This woman’s kindness is now responsible for a huge movement to help homeless people in Chicago
Much of the northeast and midwest spent the better part of the past week dealing with frigid temperatures. Some areas, like Chicago, experienced wind chill temps that were 40 below zero or more. This means much of the city’s vulnerable population — elderly people living alone and the homeless — were at major risk. One woman used her personal finances to rent 20 hotel rooms to give homeless people a warm, safe place to stay during the polar vortex.

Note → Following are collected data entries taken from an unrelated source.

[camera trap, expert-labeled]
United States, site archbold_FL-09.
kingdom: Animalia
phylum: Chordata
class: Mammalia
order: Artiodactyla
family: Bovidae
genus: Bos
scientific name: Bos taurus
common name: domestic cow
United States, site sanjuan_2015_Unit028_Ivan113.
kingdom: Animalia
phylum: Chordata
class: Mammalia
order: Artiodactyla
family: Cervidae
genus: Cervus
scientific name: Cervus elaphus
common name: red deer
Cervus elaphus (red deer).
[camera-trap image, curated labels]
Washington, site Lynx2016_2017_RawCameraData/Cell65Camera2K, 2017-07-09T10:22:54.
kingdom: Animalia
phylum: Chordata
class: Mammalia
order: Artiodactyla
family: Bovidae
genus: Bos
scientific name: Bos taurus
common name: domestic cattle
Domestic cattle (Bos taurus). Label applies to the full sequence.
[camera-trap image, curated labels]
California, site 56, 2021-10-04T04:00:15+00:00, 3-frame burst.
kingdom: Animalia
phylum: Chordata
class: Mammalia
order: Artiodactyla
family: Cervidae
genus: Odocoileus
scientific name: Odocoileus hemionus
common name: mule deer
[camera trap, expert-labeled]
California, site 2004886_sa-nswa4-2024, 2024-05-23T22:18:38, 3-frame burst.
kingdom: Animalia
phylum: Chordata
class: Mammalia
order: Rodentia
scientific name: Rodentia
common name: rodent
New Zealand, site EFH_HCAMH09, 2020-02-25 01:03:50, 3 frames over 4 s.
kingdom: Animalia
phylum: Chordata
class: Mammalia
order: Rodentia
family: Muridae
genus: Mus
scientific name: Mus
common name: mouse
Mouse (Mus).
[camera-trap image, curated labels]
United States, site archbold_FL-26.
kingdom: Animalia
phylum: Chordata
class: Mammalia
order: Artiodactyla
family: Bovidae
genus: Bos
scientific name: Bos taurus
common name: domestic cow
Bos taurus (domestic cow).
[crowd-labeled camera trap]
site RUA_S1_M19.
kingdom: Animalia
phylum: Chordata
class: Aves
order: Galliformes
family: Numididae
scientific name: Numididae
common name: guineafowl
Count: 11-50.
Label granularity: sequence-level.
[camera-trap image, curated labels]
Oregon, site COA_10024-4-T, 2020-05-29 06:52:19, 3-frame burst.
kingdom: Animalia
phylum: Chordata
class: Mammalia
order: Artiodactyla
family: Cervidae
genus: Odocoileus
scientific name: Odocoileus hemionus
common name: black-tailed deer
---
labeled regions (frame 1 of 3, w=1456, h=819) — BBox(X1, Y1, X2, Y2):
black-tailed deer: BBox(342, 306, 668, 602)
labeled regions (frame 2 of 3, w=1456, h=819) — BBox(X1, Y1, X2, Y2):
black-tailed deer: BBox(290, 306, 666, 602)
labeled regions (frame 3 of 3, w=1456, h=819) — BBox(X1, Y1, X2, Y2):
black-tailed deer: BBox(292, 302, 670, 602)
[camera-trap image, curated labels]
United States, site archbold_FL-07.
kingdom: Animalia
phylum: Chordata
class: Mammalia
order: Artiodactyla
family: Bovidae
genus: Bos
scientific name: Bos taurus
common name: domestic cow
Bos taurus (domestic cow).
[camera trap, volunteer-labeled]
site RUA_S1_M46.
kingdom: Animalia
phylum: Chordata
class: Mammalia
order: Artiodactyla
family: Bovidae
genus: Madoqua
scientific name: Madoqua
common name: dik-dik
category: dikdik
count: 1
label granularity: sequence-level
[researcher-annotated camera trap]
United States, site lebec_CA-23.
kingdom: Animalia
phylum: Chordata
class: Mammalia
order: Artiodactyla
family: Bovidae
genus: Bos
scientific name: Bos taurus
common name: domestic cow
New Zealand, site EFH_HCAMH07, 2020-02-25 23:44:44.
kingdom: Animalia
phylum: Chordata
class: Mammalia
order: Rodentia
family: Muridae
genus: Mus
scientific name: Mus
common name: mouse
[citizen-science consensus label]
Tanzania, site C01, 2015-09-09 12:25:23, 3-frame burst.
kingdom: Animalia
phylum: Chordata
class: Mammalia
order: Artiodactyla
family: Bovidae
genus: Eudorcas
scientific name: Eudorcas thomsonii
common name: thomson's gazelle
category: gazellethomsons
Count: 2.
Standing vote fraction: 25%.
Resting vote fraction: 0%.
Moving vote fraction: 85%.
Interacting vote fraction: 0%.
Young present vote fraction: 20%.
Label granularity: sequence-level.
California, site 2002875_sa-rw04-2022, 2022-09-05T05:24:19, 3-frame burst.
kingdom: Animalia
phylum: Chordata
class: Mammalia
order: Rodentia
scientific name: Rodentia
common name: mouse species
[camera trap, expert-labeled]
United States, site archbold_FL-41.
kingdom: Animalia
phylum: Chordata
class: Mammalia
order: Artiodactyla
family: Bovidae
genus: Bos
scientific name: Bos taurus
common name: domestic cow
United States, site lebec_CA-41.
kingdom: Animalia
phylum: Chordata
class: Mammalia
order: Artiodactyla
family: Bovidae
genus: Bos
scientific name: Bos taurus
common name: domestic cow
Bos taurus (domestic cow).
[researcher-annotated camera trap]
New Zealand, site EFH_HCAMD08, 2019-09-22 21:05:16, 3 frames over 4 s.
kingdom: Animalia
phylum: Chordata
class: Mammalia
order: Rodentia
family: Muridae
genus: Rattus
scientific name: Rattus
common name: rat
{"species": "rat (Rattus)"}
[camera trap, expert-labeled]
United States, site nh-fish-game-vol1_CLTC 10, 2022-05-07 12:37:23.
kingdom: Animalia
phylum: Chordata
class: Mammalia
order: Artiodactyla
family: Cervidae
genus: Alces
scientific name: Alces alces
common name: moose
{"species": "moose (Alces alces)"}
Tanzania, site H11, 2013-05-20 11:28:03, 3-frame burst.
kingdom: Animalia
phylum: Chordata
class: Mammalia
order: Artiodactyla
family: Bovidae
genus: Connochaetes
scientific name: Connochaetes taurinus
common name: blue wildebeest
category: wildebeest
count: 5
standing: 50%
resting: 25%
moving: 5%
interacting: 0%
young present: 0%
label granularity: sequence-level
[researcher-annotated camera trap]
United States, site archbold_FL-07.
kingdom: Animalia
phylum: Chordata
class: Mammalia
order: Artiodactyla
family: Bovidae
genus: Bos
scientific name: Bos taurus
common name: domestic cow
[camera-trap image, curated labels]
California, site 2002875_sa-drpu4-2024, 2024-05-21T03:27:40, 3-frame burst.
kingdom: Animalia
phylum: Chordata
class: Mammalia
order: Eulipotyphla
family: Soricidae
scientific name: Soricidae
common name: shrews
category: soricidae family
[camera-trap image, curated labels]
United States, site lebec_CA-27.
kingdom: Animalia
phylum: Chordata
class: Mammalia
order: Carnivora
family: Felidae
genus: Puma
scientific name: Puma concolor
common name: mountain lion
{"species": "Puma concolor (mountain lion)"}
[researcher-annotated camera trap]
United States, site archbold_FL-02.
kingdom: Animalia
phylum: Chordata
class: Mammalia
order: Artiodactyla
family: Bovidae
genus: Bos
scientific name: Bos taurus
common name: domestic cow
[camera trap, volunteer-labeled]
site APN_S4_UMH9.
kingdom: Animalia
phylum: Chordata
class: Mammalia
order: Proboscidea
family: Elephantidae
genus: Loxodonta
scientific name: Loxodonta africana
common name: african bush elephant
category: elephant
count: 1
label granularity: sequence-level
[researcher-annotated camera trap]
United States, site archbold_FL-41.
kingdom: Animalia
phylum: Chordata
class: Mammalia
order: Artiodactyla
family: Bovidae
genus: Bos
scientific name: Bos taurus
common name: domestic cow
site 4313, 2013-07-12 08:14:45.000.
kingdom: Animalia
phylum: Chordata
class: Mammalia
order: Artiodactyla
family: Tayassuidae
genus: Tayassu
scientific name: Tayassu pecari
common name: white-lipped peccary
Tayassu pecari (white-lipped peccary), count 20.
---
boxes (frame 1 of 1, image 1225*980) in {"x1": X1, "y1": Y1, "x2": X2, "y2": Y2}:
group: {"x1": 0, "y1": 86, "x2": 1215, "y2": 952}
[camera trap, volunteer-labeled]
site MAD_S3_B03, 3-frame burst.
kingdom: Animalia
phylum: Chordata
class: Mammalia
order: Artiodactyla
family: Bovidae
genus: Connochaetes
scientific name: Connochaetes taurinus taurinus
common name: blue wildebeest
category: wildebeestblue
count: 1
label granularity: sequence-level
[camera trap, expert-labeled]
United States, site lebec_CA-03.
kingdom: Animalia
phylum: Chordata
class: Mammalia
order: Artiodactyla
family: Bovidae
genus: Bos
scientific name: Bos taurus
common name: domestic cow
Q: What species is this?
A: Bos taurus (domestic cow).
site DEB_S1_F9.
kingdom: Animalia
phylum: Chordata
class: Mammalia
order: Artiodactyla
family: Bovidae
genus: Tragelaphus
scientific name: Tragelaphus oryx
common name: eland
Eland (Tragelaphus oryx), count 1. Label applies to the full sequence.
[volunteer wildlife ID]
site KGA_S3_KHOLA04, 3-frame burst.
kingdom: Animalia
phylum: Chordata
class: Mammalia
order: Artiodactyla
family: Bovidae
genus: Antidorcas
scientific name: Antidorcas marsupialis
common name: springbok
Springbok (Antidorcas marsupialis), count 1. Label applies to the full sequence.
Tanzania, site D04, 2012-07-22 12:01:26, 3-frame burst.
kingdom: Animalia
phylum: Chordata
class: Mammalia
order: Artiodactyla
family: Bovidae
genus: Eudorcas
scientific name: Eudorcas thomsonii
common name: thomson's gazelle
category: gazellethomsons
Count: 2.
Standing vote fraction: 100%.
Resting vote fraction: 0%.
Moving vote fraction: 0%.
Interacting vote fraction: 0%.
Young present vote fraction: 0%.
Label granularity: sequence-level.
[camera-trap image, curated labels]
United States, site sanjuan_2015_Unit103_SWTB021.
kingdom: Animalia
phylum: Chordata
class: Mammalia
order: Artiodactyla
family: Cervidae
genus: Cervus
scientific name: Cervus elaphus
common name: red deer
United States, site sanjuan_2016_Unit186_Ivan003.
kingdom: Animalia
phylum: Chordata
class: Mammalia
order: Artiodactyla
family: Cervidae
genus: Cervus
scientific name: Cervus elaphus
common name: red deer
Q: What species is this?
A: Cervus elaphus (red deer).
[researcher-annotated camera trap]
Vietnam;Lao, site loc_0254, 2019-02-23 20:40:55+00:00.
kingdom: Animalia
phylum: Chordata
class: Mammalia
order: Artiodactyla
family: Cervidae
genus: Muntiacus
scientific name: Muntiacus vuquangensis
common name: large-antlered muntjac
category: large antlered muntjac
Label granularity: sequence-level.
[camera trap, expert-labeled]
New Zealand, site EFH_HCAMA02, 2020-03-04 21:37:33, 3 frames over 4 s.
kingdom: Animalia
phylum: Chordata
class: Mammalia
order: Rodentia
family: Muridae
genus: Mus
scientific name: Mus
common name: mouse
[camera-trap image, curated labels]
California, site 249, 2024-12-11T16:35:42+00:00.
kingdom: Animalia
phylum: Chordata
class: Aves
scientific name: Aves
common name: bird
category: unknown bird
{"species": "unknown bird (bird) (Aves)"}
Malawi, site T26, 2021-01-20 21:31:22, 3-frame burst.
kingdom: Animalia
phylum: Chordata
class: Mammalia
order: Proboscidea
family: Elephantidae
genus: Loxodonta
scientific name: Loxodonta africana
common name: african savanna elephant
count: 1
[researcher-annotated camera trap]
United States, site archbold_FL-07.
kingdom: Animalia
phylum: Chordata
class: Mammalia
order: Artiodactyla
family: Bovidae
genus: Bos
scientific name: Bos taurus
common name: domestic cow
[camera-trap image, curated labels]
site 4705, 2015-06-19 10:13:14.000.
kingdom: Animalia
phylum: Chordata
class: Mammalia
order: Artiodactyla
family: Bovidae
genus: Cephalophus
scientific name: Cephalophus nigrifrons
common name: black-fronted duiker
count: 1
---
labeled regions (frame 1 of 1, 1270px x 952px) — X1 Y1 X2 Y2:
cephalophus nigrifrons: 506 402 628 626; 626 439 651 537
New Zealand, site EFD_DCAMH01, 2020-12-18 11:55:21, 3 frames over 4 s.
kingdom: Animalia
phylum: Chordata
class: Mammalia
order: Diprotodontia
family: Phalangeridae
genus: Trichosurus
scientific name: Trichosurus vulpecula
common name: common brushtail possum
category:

Candice Payne, the woman whose act of kindness helped several homeless people stay warm through the life-threatening temperatures, charged the hotel rooms on her credit card. She posted about the rooms on social media, and soon enough, donations from strangers who wished to help came flooding in.
“Maybe they didn’t know how to or where to start to help, so I’m glad that I was able to be that vehicle,” she tells CBS Chicago.
On Wednesday, the temperature dipped to 22 degrees below zero (that’s not counting the wind chill factor). A group of homeless people in the city were forced to abandon their tents near a highway after a propane tank they were using as a source of heat exploded.
Inspired by Payne’s act of kindness, she and fellow volunteers used their own money to pick up the tab for a total of 60 hotel rooms on Chicago’s South Side. The volunteers worked together to turn the hotel bathrooms into makeshift kitchens, and continued collecting donations to help everyone who needed it.
Jermaine and Robert, two men who stayed in the hotel, call Candice an “angel.” They were prepared to sleep on the street and face charges of trespassing in an attempt to escape from the cold when they heard about Candice’s generosity on the news.
“We don’t get that type of help,” Jermaine tells CBS Chicago. “I really needed them at that point, so they came right in time.”
Many people on social media were quick to applaud Payne’s kindness.
It’s heartwarming to see people coming together to help those in need during such dangerous weather, especially since the polar vortex is directly responsible for at least 22 deaths this week.
The volunteer group has so far been able to cover three nights at the hotel for approximately 80 people. Payne says they hope to continue working together to help provide a more long-term solution for these people in need.